**TASK BRIEF**
Search the material below for the word "California". Copy every line that has it.

————————

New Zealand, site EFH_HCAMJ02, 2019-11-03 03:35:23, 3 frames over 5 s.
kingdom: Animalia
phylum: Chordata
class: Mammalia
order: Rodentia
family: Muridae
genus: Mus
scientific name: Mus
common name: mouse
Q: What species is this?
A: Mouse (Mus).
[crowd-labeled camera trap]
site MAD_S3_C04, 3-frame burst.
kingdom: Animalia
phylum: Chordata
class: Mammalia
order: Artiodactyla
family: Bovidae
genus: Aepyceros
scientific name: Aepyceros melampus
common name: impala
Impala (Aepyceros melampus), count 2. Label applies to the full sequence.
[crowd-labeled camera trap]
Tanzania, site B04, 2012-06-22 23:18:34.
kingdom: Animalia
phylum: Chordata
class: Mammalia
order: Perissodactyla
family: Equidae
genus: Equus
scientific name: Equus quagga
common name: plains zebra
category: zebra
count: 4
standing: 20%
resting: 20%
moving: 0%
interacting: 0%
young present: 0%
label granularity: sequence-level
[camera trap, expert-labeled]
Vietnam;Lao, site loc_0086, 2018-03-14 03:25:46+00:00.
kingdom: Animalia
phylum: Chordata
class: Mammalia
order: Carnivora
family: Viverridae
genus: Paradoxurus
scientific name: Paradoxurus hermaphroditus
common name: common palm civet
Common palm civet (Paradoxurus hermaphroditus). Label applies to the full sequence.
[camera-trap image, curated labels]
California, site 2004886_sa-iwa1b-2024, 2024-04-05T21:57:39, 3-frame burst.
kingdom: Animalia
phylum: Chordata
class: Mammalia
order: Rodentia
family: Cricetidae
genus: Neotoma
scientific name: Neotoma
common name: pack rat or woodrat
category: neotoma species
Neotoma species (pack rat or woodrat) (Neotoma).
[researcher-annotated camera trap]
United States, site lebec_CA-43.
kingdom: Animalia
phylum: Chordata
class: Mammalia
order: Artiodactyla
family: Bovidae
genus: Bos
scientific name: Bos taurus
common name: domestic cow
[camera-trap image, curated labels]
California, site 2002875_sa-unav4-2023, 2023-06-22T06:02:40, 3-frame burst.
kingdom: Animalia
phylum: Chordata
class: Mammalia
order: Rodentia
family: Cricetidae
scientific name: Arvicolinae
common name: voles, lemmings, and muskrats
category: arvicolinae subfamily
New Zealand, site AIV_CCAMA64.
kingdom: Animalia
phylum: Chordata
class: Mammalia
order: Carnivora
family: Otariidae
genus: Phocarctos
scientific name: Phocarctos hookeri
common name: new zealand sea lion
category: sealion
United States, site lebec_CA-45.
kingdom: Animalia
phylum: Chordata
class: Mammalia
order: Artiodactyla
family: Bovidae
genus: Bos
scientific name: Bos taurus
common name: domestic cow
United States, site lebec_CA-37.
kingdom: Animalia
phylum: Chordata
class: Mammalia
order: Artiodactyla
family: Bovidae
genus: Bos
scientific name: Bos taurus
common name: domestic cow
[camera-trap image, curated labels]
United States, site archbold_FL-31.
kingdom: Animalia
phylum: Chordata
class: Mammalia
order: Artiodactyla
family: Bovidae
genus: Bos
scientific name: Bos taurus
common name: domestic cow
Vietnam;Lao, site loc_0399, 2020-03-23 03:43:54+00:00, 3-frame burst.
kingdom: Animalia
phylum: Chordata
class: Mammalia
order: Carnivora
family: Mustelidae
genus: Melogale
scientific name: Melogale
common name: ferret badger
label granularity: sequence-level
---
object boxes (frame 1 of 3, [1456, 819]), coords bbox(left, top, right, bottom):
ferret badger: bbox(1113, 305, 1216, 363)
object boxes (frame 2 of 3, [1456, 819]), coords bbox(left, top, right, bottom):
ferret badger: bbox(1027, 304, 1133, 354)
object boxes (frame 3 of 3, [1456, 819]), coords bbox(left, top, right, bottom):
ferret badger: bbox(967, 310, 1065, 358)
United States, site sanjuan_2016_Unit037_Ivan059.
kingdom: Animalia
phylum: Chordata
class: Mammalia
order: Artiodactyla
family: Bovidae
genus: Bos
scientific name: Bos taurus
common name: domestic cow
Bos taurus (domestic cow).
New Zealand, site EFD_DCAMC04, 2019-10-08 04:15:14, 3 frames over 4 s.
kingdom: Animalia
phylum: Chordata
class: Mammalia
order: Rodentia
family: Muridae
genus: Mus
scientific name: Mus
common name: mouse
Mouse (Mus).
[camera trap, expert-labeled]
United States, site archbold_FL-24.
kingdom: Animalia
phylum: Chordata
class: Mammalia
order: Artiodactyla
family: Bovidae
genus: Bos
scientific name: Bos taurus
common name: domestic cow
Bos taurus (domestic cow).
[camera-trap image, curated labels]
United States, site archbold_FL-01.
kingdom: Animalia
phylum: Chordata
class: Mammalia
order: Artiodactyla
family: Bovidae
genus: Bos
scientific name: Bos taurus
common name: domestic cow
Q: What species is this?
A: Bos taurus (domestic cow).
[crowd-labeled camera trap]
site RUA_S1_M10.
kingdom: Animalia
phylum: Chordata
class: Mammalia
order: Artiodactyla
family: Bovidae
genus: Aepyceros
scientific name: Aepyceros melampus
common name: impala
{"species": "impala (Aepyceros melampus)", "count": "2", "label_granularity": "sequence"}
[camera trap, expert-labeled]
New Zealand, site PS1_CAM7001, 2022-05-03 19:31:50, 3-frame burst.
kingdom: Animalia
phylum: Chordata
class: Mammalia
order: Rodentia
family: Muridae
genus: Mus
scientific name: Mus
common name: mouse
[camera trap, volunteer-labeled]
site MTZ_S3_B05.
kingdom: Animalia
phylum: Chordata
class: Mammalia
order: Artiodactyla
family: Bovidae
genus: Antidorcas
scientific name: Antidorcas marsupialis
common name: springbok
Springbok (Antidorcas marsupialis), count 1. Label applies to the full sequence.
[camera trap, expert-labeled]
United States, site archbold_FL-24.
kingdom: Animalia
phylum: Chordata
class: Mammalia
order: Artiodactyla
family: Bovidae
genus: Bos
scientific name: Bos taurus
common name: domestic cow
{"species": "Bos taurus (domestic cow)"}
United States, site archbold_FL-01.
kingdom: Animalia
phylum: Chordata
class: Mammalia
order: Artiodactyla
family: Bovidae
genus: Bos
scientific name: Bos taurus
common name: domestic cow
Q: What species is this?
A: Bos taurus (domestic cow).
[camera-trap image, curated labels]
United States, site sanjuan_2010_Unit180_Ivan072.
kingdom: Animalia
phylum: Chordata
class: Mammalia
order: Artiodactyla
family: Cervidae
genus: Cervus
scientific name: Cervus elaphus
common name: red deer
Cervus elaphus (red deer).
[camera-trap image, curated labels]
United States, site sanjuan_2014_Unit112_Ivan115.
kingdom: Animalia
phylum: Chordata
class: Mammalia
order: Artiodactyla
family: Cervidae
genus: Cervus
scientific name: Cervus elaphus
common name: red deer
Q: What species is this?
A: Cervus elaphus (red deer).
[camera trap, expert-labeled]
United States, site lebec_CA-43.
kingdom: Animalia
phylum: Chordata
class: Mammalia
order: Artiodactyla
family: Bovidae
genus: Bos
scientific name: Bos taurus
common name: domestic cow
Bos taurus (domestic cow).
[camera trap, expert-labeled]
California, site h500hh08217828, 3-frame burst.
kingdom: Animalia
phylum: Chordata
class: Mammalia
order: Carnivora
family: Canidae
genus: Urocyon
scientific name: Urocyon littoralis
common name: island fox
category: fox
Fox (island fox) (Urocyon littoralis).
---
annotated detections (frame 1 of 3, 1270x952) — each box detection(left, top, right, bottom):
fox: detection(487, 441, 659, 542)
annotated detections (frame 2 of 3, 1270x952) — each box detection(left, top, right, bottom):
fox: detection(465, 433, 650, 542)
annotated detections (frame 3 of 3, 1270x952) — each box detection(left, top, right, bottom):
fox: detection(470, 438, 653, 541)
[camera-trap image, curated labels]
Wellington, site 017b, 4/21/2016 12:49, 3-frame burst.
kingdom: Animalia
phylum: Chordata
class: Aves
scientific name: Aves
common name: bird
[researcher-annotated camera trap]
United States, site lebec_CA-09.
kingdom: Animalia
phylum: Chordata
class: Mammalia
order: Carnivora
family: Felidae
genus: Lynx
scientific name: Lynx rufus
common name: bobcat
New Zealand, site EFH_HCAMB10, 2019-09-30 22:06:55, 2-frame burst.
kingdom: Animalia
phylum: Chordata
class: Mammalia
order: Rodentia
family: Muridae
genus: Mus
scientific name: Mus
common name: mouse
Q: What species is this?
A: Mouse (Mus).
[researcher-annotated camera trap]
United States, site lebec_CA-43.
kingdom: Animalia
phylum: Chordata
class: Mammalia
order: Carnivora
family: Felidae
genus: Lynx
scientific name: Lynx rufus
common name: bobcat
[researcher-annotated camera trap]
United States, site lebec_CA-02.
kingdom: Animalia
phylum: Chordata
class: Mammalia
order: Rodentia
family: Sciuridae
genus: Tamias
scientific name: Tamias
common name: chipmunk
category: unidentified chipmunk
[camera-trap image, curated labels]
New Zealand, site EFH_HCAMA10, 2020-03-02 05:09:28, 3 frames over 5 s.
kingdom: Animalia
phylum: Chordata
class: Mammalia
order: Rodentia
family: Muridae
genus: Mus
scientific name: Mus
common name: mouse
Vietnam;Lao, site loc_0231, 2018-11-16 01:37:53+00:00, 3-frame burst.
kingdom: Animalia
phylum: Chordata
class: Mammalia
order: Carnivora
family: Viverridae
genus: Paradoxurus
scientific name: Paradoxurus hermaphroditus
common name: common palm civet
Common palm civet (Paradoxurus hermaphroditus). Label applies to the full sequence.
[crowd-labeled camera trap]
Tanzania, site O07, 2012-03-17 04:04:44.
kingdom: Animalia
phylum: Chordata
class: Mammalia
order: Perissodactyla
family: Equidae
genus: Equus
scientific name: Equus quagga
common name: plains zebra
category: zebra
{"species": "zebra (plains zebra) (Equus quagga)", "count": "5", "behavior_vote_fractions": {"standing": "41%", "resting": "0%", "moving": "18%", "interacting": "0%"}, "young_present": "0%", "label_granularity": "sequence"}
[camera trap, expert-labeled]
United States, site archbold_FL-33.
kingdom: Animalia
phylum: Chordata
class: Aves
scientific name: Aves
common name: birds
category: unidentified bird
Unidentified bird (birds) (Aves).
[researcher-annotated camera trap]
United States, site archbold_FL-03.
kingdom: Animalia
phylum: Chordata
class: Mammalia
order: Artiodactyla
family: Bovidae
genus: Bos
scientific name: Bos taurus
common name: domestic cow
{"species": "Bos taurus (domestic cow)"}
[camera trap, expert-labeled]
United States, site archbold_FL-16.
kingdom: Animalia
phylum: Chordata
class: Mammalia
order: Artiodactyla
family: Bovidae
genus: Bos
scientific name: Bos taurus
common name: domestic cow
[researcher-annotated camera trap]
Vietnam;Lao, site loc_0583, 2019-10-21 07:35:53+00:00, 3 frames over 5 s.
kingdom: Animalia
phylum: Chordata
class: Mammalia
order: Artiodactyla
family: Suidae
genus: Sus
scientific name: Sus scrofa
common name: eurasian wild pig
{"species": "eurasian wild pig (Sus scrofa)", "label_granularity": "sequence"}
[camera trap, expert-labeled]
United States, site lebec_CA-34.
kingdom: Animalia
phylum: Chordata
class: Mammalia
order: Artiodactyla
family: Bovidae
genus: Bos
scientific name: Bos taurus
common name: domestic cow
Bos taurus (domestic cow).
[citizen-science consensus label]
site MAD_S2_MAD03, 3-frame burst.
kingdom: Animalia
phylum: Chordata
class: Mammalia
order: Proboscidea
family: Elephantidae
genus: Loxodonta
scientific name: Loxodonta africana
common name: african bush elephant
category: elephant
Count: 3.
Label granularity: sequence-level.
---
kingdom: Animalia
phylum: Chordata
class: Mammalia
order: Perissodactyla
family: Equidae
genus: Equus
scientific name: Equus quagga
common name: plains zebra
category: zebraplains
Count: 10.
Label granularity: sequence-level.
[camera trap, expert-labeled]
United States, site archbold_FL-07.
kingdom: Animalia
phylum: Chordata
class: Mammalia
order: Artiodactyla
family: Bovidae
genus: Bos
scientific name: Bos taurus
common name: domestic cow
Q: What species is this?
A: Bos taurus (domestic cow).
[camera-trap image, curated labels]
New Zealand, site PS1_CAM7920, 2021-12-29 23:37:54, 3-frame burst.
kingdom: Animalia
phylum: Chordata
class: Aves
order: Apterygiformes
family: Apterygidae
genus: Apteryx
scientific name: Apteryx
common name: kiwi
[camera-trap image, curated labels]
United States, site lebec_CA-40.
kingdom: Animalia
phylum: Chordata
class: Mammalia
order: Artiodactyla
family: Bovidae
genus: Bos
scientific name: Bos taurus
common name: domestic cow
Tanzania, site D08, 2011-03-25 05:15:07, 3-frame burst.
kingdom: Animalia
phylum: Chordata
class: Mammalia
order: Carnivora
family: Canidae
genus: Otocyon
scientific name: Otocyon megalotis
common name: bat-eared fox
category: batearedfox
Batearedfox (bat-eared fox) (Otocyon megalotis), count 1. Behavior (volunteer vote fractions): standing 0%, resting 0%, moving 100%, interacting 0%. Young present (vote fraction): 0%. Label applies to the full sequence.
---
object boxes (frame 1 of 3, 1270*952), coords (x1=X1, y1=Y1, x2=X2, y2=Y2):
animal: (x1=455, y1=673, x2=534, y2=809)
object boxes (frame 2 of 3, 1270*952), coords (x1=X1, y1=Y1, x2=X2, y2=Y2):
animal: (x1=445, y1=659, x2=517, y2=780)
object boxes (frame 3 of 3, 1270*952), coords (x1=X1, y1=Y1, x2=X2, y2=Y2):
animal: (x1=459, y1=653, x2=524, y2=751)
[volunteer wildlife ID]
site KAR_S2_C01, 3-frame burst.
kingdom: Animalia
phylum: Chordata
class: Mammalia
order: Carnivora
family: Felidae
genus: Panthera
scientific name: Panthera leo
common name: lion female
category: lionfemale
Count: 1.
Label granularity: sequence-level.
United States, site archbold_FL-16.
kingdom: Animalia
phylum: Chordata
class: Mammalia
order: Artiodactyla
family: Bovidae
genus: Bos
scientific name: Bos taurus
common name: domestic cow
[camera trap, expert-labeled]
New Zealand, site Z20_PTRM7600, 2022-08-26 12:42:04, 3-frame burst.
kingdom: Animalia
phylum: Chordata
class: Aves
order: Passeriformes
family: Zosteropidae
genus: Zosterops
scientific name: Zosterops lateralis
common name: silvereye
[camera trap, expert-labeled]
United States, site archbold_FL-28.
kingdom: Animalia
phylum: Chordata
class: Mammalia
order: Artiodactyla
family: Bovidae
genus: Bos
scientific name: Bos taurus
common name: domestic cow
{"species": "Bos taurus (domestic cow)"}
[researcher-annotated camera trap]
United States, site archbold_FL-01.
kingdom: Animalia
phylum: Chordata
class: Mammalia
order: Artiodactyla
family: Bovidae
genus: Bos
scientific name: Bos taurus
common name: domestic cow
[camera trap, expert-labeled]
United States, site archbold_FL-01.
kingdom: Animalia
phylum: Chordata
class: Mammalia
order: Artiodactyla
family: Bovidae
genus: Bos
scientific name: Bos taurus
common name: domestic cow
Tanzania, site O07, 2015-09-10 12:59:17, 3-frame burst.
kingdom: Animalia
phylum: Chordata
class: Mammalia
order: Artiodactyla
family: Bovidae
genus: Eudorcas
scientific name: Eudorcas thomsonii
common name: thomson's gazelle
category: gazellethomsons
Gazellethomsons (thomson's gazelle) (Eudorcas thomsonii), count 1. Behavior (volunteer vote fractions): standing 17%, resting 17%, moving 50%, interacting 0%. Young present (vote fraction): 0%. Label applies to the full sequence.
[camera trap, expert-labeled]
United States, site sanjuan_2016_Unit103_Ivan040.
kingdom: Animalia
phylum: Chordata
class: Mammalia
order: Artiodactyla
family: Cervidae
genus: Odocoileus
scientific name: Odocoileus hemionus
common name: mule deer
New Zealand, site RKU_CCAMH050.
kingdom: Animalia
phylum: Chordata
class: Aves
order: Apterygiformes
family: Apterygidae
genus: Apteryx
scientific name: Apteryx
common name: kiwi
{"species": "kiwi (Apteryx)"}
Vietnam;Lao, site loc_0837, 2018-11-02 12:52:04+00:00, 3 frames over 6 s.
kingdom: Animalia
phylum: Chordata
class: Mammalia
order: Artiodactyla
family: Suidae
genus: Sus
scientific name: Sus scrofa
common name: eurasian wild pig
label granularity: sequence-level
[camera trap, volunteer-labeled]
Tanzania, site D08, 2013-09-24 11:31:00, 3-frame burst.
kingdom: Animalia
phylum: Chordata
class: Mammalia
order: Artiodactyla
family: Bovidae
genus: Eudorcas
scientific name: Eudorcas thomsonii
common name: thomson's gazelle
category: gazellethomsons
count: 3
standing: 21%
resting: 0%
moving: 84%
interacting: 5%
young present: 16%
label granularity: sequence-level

————————

**REPLY**
California, site 2004886_sa-iwa1b-2024, 2024-04-05T21:57:39, 3-frame burst.
California, site 2002875_sa-unav4-2023, 2023-06-22T06:02:40, 3-frame burst.
California, site h500hh08217828, 3-frame burst.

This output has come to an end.